Kleine Studenten machen eine Riesenentdeckung

Nach 45 spannenden Vorlesungsminuten zu Planeten und Teleskopen ist den Besuchern der gestrigen Kinder-Uni endlich klar, woher E.T. kommt.

Kröpeliner-Tor-Vorstadt(OZ) - Kaum dass Jannik (8) zum Kinder-Reporter der Kinder-Uni erkoren ist, wird das Audimax auch schon dunkel und auf der großen Leinwand sagt ein eierköpfiger Außerirdischer: „E.T. nach Hause telefonieren.“ „Ganz schön dunkel zum Schreiben“, bemerkt Jannik, notiert aber trotzdem tapfer und laut mitlesend das Thema der Vorlesung: „Woher kommt E.T:?“ Denn die Frage möchte Andreas Becker vom Institut für Physik beantworten.

Dafür muss er aber erst einmal erklären, wie weit die anderen Planeten eigentlich von der Sonne weg sind. Mit einer großen runden Wohnzimmerlampe, der Sonne, und kleinen Knetekugeln, den Planeten, die weit im Raum verteilt werden, werden die Dimensionen schnell klar. Die Planeten gibt es aber auch noch mal ganz dicht herangezoomt auf der Leinwand zu sehen.

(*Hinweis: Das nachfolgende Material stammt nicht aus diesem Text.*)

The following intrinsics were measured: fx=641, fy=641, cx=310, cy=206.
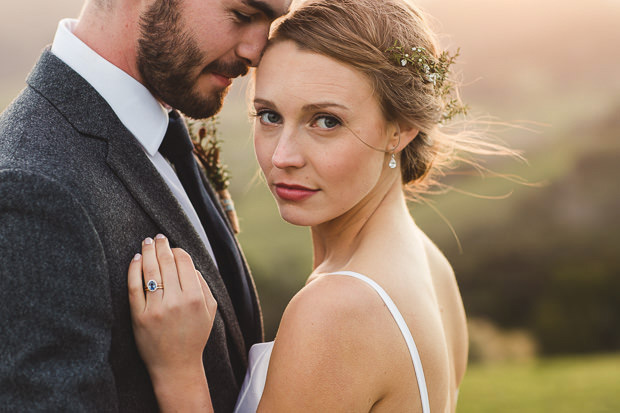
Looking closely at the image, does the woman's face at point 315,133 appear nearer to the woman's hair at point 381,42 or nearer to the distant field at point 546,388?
the woman's hair at point 381,42

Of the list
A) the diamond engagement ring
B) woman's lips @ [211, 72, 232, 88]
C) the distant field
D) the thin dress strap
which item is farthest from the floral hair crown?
the distant field

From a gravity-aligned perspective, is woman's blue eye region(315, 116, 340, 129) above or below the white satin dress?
above

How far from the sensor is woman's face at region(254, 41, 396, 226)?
242cm

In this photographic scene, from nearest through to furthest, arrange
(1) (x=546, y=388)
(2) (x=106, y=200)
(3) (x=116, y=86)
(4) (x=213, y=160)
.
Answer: (2) (x=106, y=200) < (3) (x=116, y=86) < (4) (x=213, y=160) < (1) (x=546, y=388)

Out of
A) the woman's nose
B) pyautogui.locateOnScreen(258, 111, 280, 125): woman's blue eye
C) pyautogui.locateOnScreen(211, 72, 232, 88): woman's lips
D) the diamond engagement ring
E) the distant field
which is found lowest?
the distant field

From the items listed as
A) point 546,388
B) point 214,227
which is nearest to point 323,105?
point 214,227

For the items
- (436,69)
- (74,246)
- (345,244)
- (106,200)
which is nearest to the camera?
(74,246)

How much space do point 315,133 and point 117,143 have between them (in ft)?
2.45

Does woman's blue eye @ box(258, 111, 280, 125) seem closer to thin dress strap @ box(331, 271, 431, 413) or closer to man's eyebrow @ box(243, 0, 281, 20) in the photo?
man's eyebrow @ box(243, 0, 281, 20)

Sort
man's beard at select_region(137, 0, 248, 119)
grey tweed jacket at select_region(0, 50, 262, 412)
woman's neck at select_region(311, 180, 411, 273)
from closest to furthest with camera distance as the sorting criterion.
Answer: grey tweed jacket at select_region(0, 50, 262, 412), man's beard at select_region(137, 0, 248, 119), woman's neck at select_region(311, 180, 411, 273)

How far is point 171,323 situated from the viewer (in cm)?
202

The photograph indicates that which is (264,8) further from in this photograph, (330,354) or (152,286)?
(330,354)

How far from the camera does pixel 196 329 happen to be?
2064 mm

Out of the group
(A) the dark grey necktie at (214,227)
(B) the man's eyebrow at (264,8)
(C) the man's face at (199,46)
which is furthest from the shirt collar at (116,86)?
(B) the man's eyebrow at (264,8)
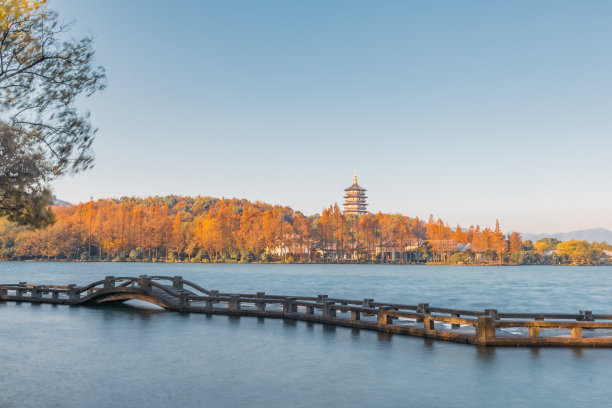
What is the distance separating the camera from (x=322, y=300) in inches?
965

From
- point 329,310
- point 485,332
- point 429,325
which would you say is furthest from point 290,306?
point 485,332

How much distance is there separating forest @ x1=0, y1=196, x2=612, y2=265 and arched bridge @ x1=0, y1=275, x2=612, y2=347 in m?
118

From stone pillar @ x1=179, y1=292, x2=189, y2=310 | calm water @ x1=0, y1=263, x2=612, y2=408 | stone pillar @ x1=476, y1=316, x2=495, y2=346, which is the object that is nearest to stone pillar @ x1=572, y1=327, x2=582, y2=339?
calm water @ x1=0, y1=263, x2=612, y2=408

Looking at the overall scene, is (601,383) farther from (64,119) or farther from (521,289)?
(521,289)

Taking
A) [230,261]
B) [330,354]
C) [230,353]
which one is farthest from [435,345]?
[230,261]

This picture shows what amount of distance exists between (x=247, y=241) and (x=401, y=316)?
13240 cm

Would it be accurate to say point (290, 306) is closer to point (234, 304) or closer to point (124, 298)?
point (234, 304)

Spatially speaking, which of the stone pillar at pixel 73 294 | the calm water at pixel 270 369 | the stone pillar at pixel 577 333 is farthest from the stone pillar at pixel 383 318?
the stone pillar at pixel 73 294

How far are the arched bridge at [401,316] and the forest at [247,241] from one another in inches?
4656

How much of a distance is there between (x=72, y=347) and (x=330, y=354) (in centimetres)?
835

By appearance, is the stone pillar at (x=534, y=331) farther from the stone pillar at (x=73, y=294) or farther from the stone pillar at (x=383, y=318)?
the stone pillar at (x=73, y=294)

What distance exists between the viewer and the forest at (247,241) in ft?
482

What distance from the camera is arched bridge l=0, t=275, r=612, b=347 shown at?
16.4 m

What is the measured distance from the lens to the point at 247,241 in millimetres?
149875
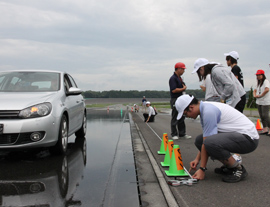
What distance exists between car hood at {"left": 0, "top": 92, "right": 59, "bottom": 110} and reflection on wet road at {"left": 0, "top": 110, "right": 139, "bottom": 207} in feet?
3.15

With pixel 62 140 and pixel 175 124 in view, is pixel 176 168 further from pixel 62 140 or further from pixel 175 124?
pixel 175 124

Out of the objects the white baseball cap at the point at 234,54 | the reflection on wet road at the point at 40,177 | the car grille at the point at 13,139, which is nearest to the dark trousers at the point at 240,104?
the white baseball cap at the point at 234,54

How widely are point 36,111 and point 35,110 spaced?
23 millimetres

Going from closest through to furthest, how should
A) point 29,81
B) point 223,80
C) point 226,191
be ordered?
point 226,191
point 223,80
point 29,81

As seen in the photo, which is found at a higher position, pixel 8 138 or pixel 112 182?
pixel 8 138

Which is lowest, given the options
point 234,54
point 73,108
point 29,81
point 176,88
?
point 73,108

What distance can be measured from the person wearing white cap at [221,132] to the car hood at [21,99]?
2.56m

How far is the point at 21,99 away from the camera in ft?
17.2

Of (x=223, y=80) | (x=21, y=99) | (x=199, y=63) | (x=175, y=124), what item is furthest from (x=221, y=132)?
(x=175, y=124)

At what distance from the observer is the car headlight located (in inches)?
195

Der orange-rote Mars scheint den kleinen Studenten schon gut bekannt, laute „Oh“- Rufe erntet hingegen der Jupiter. „Der sieht ja aus, als ob da einer immer Cola und Wasser aufeinander geschichtet hätte“, meint Jannik ganz cool.

Doch die nächste Information über Exoplaneten, also Planeten außerhalb unseres Sonnensystems, kann sogar ihn überraschen. „Was denkt ihr denn, wie viele Exoplaneten mittlerweile bekannt sind?“, fragt Kinder-Uni-Dozent Andreas Becker. „10!“, „3!“ und „15!“ lauten die zugerufenen Vorschläge. „Mmh, kann jemand mehr bieten?“, fragt der Experte weiter. Klar können die Jungakademiker das und rufen prompt: „Unendlich!“ „Tja, so viele wird‘s wohl geben . . . aber wie viele davon kennen wir?“, hakt Becker nach. „17“ kommt die nun zögerliche Antwort. Wieder falsch.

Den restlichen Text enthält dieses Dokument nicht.